40 % des Turcs déclarent pratiquer régulièrement les prières quotidiennes musulmanes : enquête
Une nouvelle enquête sur la religion en Turquie révèle que la croyance en Dieu reste très répandue, mais que la pratique des prières quotidiennes musulmanes concerne une part plus réduite de la population, avec 40 % des sondés affirmant les accomplir régulièrement.
Ces résultats proviennent du rapport « Croyance et religiosité en Turquie : TGSS 2024 », publié en avril par les éditions İSAR et basé sur l’Enquête sociale générale turque (TGSS). Le terrain a été mené du 17 mai au 2 juin 2024 auprès d’un échantillon national représentatif de 2 615 personnes réparties dans 26 provinces et 12 régions statistiques. L’étude utilise un échantillonnage probabiliste multistade incluant des répondants de zones urbaines denses, de villes moyennes et de zones rurales.
Selon le rapport, 94,05 % des sondés déclarent croire en Dieu, et 94 % affirment que Dieu occupe une place importante ou très importante dans leur vie. Pourtant, seuls 40 % disent pratiquer régulièrement les cinq prières quotidiennes de l’islam, tandis que 36 % avouent ne jamais prier ou rarement, et 24 % prient occasionnellement. Cet écart suggère que la croyance personnelle en Turquie est bien plus répandue que l’observance stricte des rites.
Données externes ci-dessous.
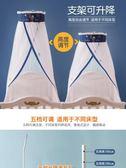 嬰兒床蚊帳兒童床落地式可升降通用BB防蚊罩新生寶寶圓頂吊頂蚊帳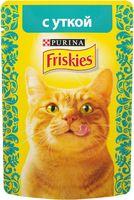 Пресервы для кошек (85 г; утка в подливе)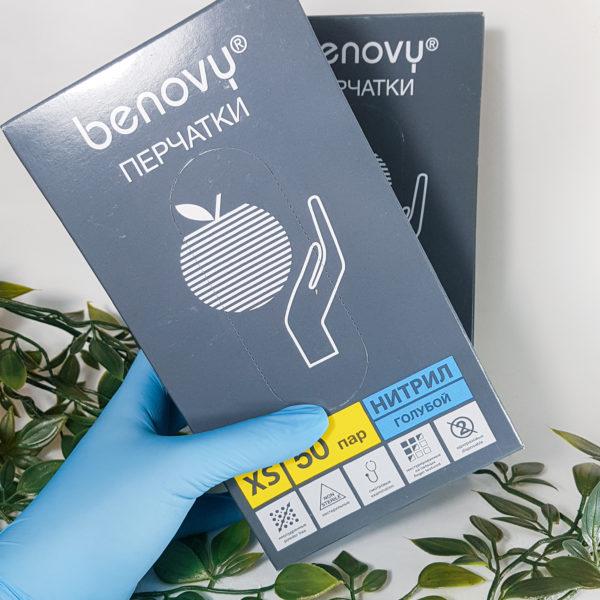 Нитриловые перчатки Benovy 50 пар/100 шт. XS голубые
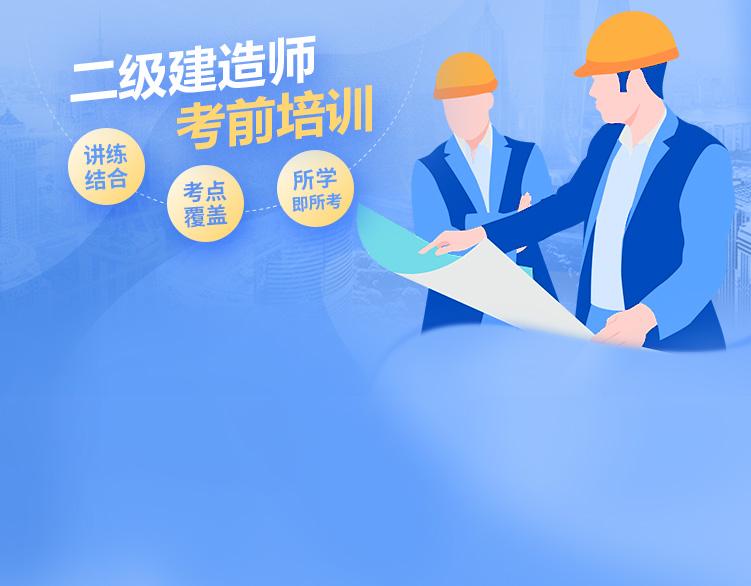 廣州二級建造師招生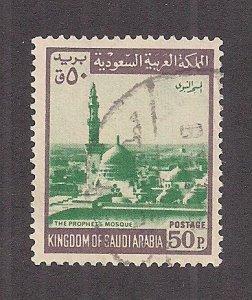 SAUDI ARABIA SC# 497  FVF/U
D’autres pratiques religieuses sont bien plus courantes. Chez les hommes, 76 % déclarent assister régulièrement à la prière du vendredi, rassemblement hebdomadaire central en islam. Tous répondants confondus, 76 % jeûnent régulièrement pendant le ramadan, mois sacré du jeûne musulman.
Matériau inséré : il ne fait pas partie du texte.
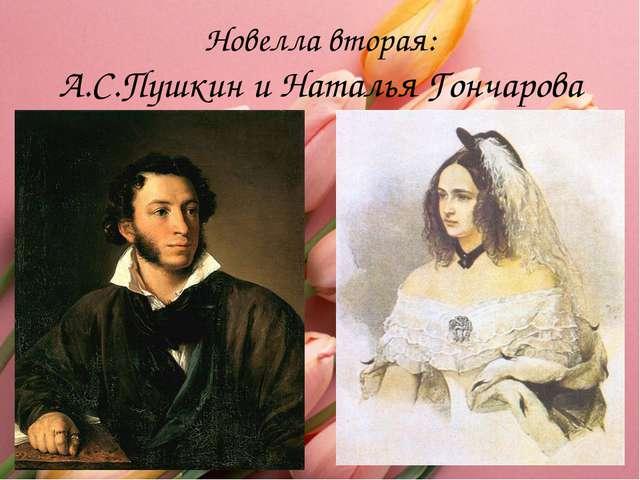Новелла вторая: А.С.Пушкин и Наталья Гончарова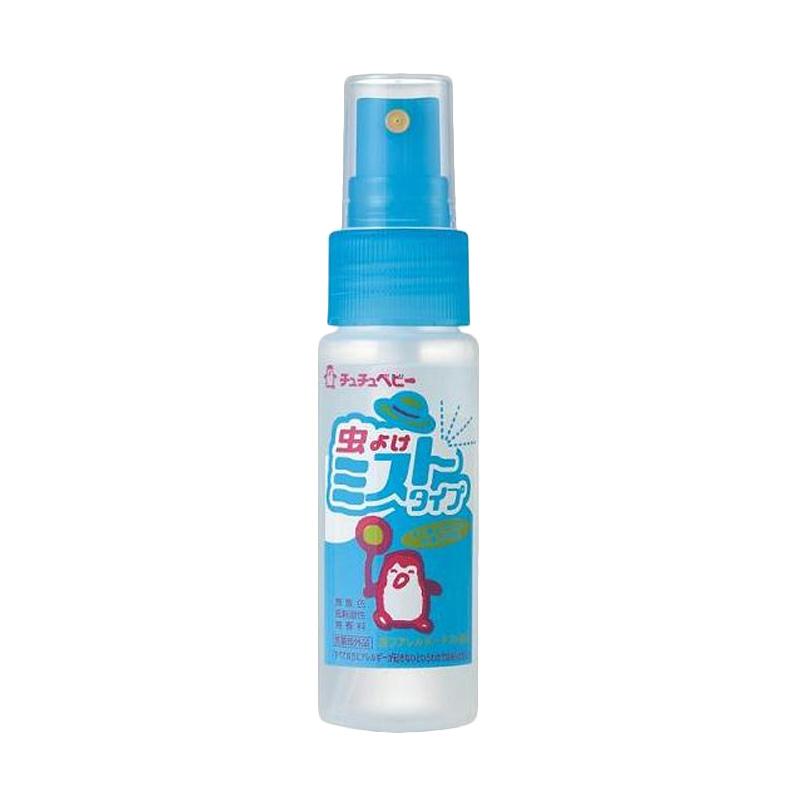 Chuchu Mosquito Repellent Spray - 40 mL
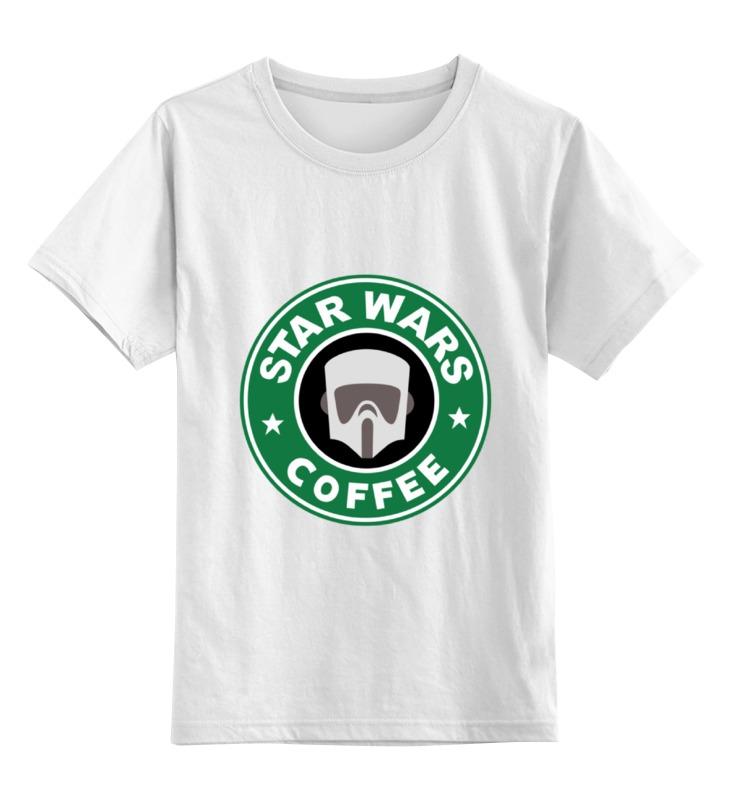 Детская футболка классическая унисекс Printio star wars футболка классическая printio 62 2% в саратове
L’enquête montre que les femmes affichent des taux de pratique religieuse plus élevés que les hommes sur plusieurs aspects : 49 % des femmes prient quotidiennement (contre 32 % des hommes), et 81 % jeûnent pendant le ramadan (contre 71 % des hommes).
Le rapport indique aussi que 67 % des répondants se décrivent comme religieux ou très religieux, contre 10 % se disant non religieux et 23 % se plaçant dans une catégorie intermédiaire (« ni religieux ni non religieux »). Cette position médiane est plus fréquente chez les jeunes et les diplômés du supérieur.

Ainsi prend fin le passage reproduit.